New York -- What happens when the end of the world doesn't come? Cult members who believe the apocalypse will coincide with the coming of the year 2000 will face a pivotal point, psychologists say. Some will leave, disillusioned; others will draw closer to their charismatic leader; in rare cases, they will commit suicide.
"There may be some of these groups where the leader has been telling them that if [the apocalypse] doesn't happen at midnight on the 31st, they should end it all," said psychologist Margaret Singer, Ph.D, professor emeritus at the University of California-Berkeley and author of Cults in Our Midst. "We don't know," said Dr. Michael Langone, executive director of the American Family Foundation, which tracks and studies cults. "Cult suicides are like airline accidents - there's going to be another one, but you can't predict when."
The end of the millennium (as most people are treating it, even though it will not officially end for another year) may prove to be just such a moment. At least one group, Concerned Christians, has spawned official concern over violence and suicides on or just before Jan. 1, with the group's leader convinced he is a character from the apocalypse-foretelling Book of Revelations.
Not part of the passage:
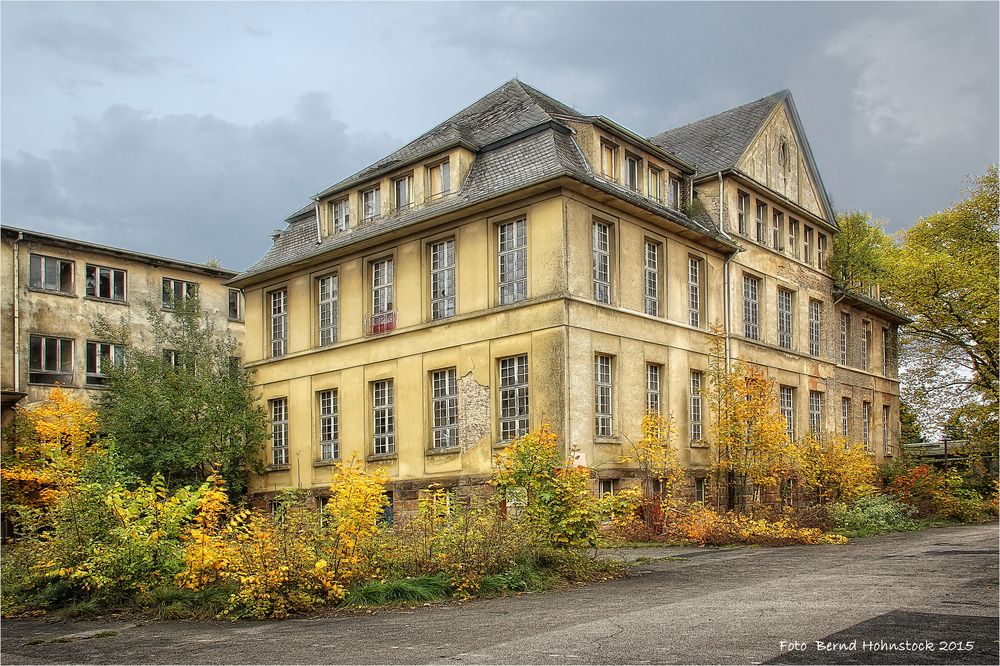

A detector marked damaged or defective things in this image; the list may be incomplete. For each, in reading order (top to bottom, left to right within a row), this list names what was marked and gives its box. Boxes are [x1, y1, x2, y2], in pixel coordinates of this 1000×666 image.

Concerned Christians members have been expelled from Israel and Greece; the group's current whereabouts are unknown. "Manipulative people know that a good way to get fearful, unsure people to follow them is to ... have this secret knowledge as to exactly when the end is coming," Singer said. "It's a way of keeping them worried if they're thinking about leaving or not giving money: this guy has control of the future."
"They're in a psychologically weak time," Singer said. "That's a good time to invite them home and say, 'We'd like to introduce to some of our friends who will help you reconsider what happened." Reaching out to a loved one in a cult should be handled carefully. "That's when the family needs not to fuss at them and tell them 'I told you so,' but say, 'Hey, we've always loved you. Come back with us,'" she added.
A social psychologist named Leon Festinger studied the phenomenon in his 1957 book, When Predictions Fail. Describing a group called the Seekers whose leader (falsely) predicted the coming of UFOs and the end of the world, he coined the term "cognitive dissonance" to describe the brain's ability to reconcile facts to fit their beliefs.
"People start saying, 'Oh, there was a miscalculation, the leader got the wrong message,'" Singer said.